Developing Domain-Specific Languages with Xtext

Domain-Specific Languages (DSL) have become an ubiquitous tool to provide powerful abstractions for specific use cases. They did not only become mainstream since Martin Fowler has released his latest book on that topic [1] but popular frameworks such as Spring Roo [2], Apache Camel [3], or Grails [4] make heavy use of these specialized little languages that are tailored to a particular purpose. These examples illustrate that there are sweet spots for DSLs in commonly used frameworks. The real power of DSLs is unveiled when they are custom-made for real-world projects, tough. In such narrow environments, DSLs can be used to describe main viewpoints of very specific systems. These often involve legacy infrastructure and proprietary protocols that are not handled by widely applicable frameworks and from-the-shelf solutions.
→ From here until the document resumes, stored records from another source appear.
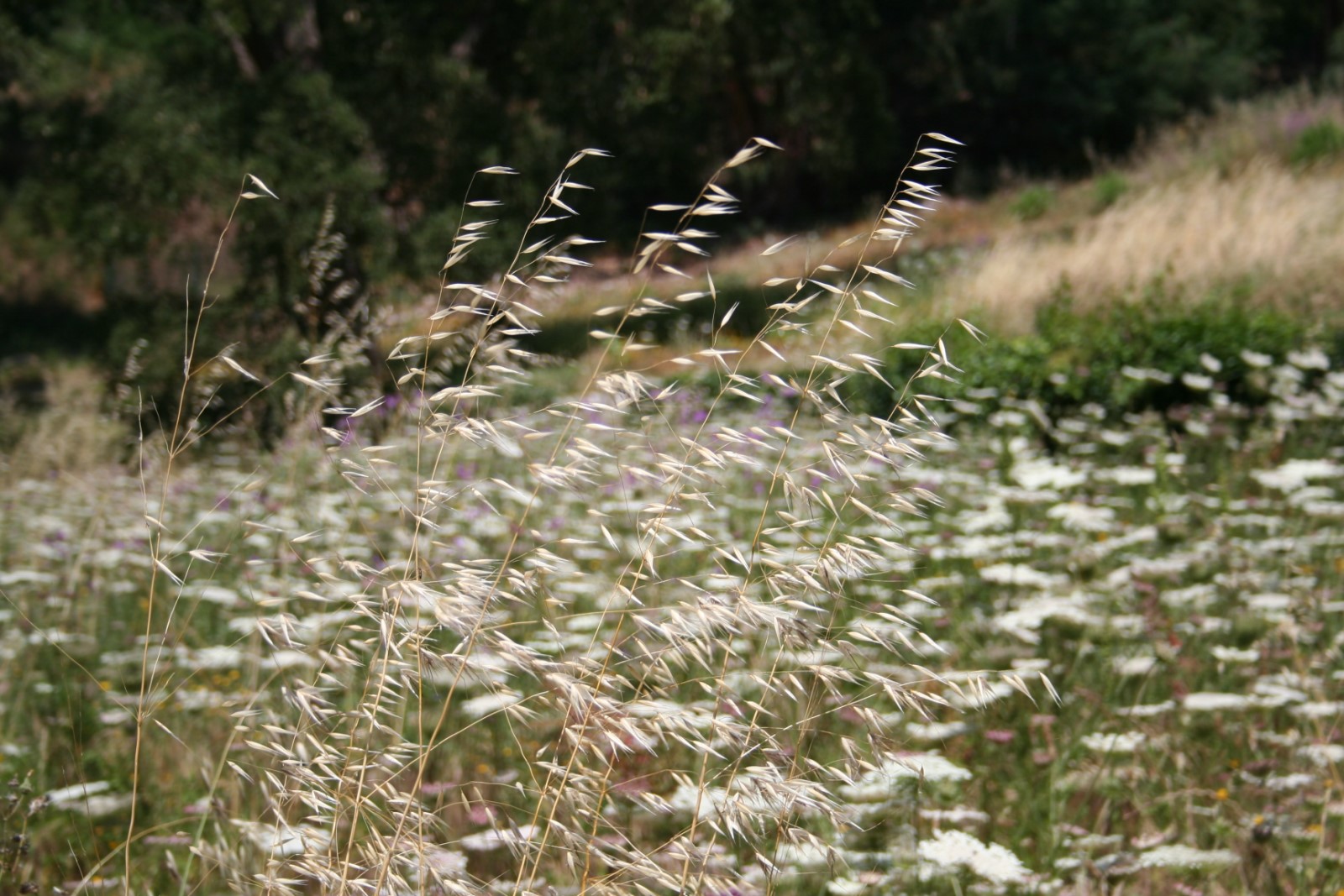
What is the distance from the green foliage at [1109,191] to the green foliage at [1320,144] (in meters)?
2.05

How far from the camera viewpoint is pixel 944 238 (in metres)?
17.6

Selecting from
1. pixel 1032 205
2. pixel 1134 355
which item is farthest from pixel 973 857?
pixel 1032 205

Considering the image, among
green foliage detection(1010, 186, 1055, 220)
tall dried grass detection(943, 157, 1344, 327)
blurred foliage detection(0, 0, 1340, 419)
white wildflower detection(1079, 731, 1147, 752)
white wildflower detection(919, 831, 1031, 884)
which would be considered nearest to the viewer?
white wildflower detection(919, 831, 1031, 884)

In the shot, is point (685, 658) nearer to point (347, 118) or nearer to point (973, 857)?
point (973, 857)

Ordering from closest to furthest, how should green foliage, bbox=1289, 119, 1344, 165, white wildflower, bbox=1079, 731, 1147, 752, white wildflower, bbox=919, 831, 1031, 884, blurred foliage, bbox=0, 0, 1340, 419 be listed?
white wildflower, bbox=919, 831, 1031, 884
white wildflower, bbox=1079, 731, 1147, 752
blurred foliage, bbox=0, 0, 1340, 419
green foliage, bbox=1289, 119, 1344, 165

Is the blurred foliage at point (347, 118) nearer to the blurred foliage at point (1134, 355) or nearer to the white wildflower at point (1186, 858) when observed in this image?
the blurred foliage at point (1134, 355)

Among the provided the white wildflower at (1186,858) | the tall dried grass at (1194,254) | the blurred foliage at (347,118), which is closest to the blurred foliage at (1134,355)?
the tall dried grass at (1194,254)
An important question to consider is whether developing and maintaining a dedicated, focused and inherently specific language is really worth the effort? Isn’t language design something complicated that only parser-gurus can handle? And what about IDE support? Today’s sophisticated programmers demand top-notch editing facilities, so even if we can afford to develop a DSL, can we really achieve effective IDE integration?

Eclipse Xtext is a framework that makes developing DSLs a breeze. It facilitates agile, iterative evolution; and the output is not only the infrastructure to parse the files of your newly created language, but a sophisticated IDE with code highlighting, code completion, and error checking for the new DSL. Xtext is a mature framework used in research and industry by companies such as Oracle, Google, BMW and many more. The community is vibrant with many friendly people willing to help in the forum and there’s even XtextCON, an annual three-day conference where users and developers come together to learn about and discuss the framework.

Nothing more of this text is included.